-- INFORMATION PROVIDED follows --

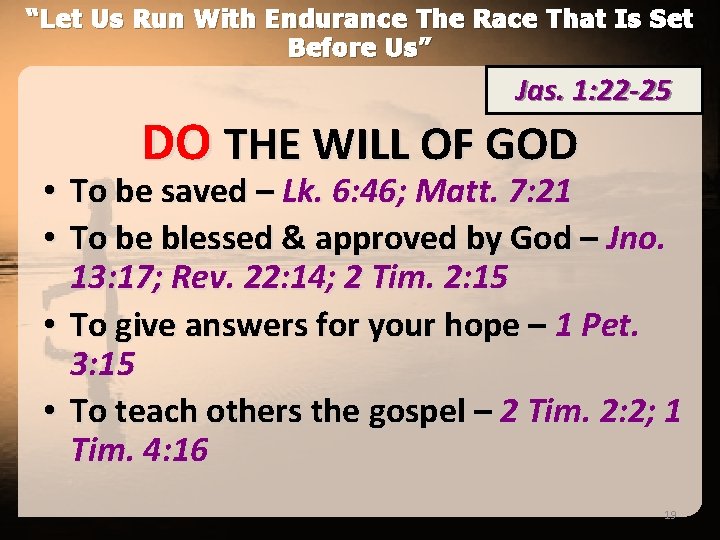 “Let Us Run With Endurance The Race That Is Set Before Us”

Jas. 1:22-25

DO THE WILL OF GOD

• To be saved – Lk. 6:46; Matt. 7:21
• To be blessed & approved by God – Jno. 13:17; Rev. 22:14; 2 Tim. 2:15
• To give answers for your hope – 1 Pet. 3:15
• To teach others the gospel – 2 Tim. 2:2; 1 Tim. 4:16

19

-- INFORMATION PROVIDED concluded --

### WORK REQUIRED:
Up to and including the line containing "1 Pet. 3:15", repeat every line from the start of the data, but none of the pictures.

### PROBLEM SOLUTION:
 “Let Us Run With Endurance The Race That Is Set Before Us”

Jas. 1:22-25

DO THE WILL OF GOD

• To be saved – Lk. 6:46; Matt. 7:21
• To be blessed & approved by God – Jno. 13:17; Rev. 22:14; 2 Tim. 2:15
• To give answers for your hope – 1 Pet. 3:15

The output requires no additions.